Govt to Send Multi-Party Delegations Abroad for Outreach on India’s Position on Terror, Conflict with Pak
New Delhi: The Union government has reached out to opposition parties to send multi-party delegations abroad in a diplomatic outreach programme to communicate India’s stand on terrorism following the Pahalgam terror attack last month and on the heels of the military conflict with Pakistan last week, The Wire has learnt.

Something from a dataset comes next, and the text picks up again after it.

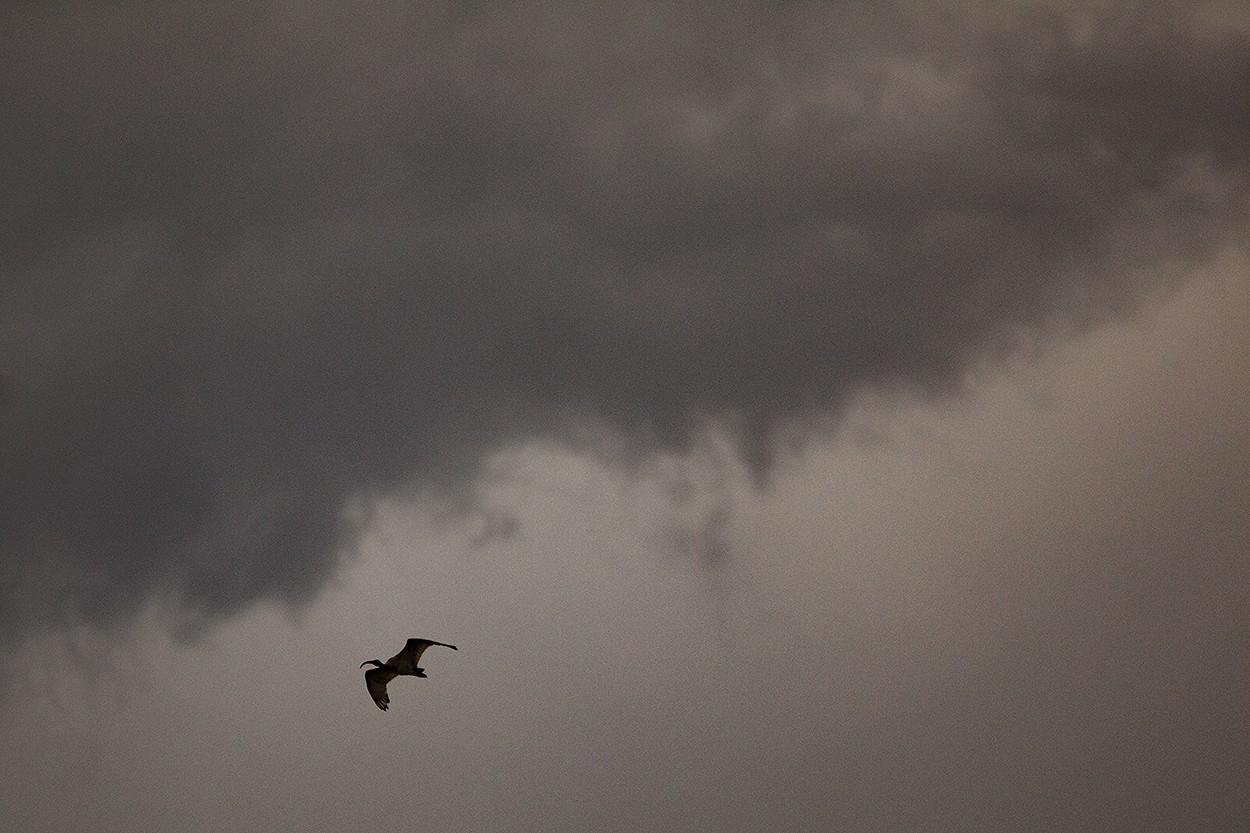 Storm Chicken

Sources said to The Wire that opposition parties including the Communist Party of India (Marxist), Dravida Munnetra Kazhagam, Nationalist Congress Party (Sharadchandra Pawar) and Trinamool Congress have been sounded out by the Union government to be part of multi-party delegations that will be sent in at least five or six groups to different world capitals countries to put forth India’s point of view following the military conflict last week.

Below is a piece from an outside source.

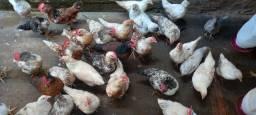 Título do anúncio: Vendo galinha caipira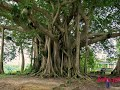 Sundariye vaa | Evergreen malayalam  album song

These groups will go to different countries starting next week.
The Congress in a statement has confirmed that it has received an invitation from the Union government and said that the party “always takes a position in the supreme national interest and never politicises national security issues” and will be a part of these delegations.

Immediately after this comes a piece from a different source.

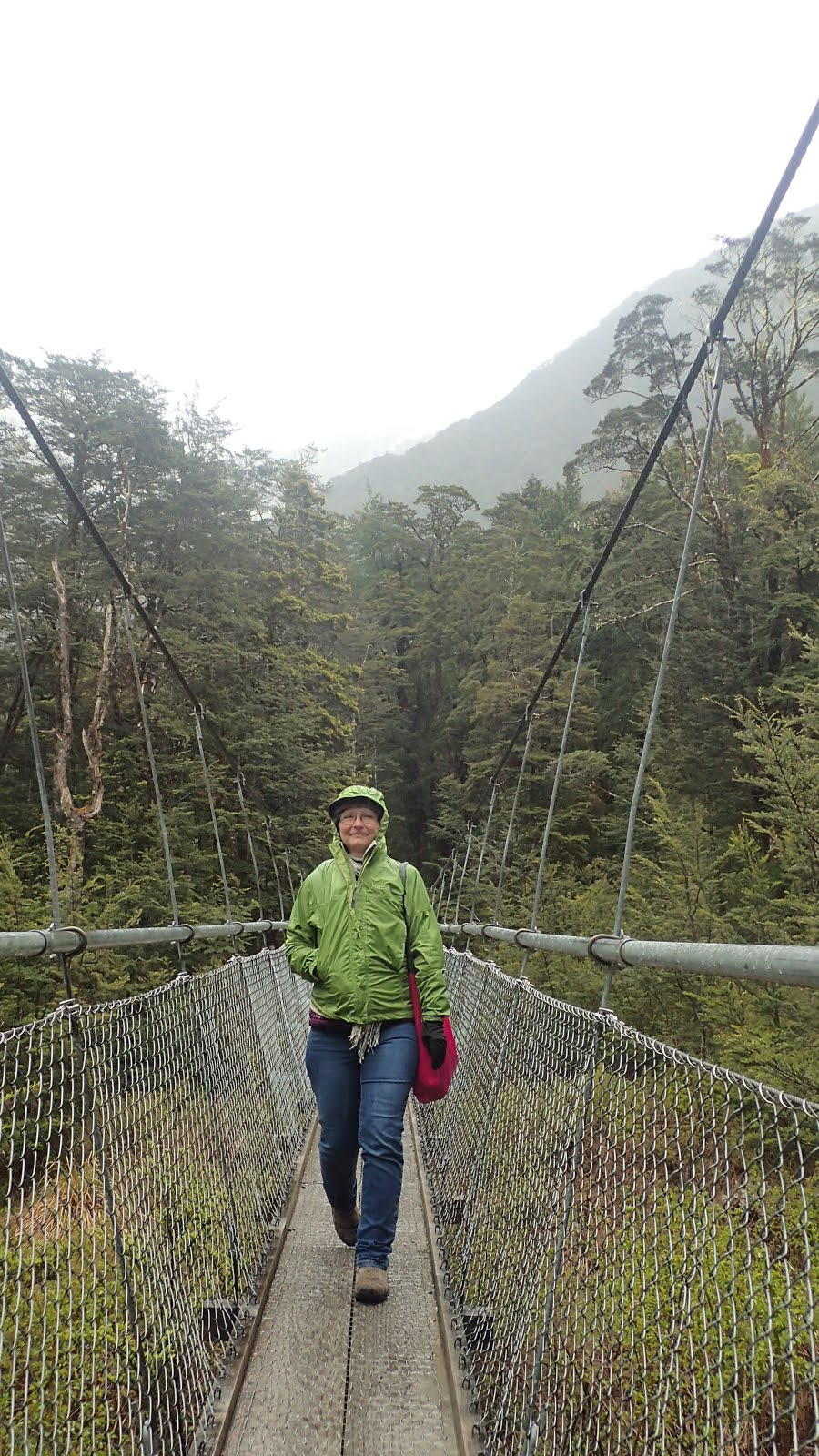 Swing bridge on the Routeburn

“The prime minister has refused to chair two all-party meetings on the Pahalgam terror attack and Operation Sindoor. The prime minister has not agreed to call a special session of parliament that the Indian National Congress has been demanding to demonstrate a collective will and reiterate the resolution passed unanimously by Parliament on February 22, 1994,” said Congress MP Jairam Ramesh.
“The prime minister and his party have been defaming the Indian National Congress continuously even as it has called for unity and solidarity. Now suddenly the PM has decided to send multi-party delegations abroad to explain India's stand on terrorism from Pakistan. The Indian National Congress always takes a position in the supreme national interest and never politicises national security issues like the BJP does. Hence, the INC will definitely be a part of these delegations.”
Opposition parties have demanded a special session of parliament to discuss the Pahalgam terror attack as well as Operation Sindoor to demonstrate collective resolve. The government has not yet heeded such calls.
An opposition MP said to The Wire that “it is difficult to refuse such an invitation since national interest and national security is involved”.
The move comes amid US President Donald Trump’s continued claims of having mediated a ceasefire between India and Pakistan that brought an end to the four-day long military standoff following Operation Sindoor, which has been questioned by opposition parties.
Operation Sindoor saw Indian military forces launching strikes on nine targets in Pakistan and Pakistan-occupied Kashmir in the early hours of May 7. This was followed by four tense days that saw missiles and drone strikes that ended on May 10 with Trump announcing a ceasefire which he claimed to have mediated.
The Ministry of External Affairs on May 13 publicly asserted that the decision to halt hostilities followed Indian military action that compelled Pakistan to stand down, but did not respond to questions on whether India had lodged protests over Trump’s remarks about using trade as leverage, his suggestion of mediating on Kashmir or his references to the nuclear dimension of the conflict.
Similar trips to communicate India’s point of view abroad have been made under previous governments.
In 1994, Prime Minister P.V. Narasimha Rao sent leader of opposition Atal Bihari Vajpayee, former Jammu and Kashmir chief minister Farooq Abdullah, Salman Khurshid and other leaders to put forward India’s case at the United Nations Human Rights Commission in Geneva, where a Pakistan-sponsored resolution that sought to censure India on human rights in Jammu and Kashmir was defeated.
This report has been edited since publication to remove a 2008 reference which is unconfirmed.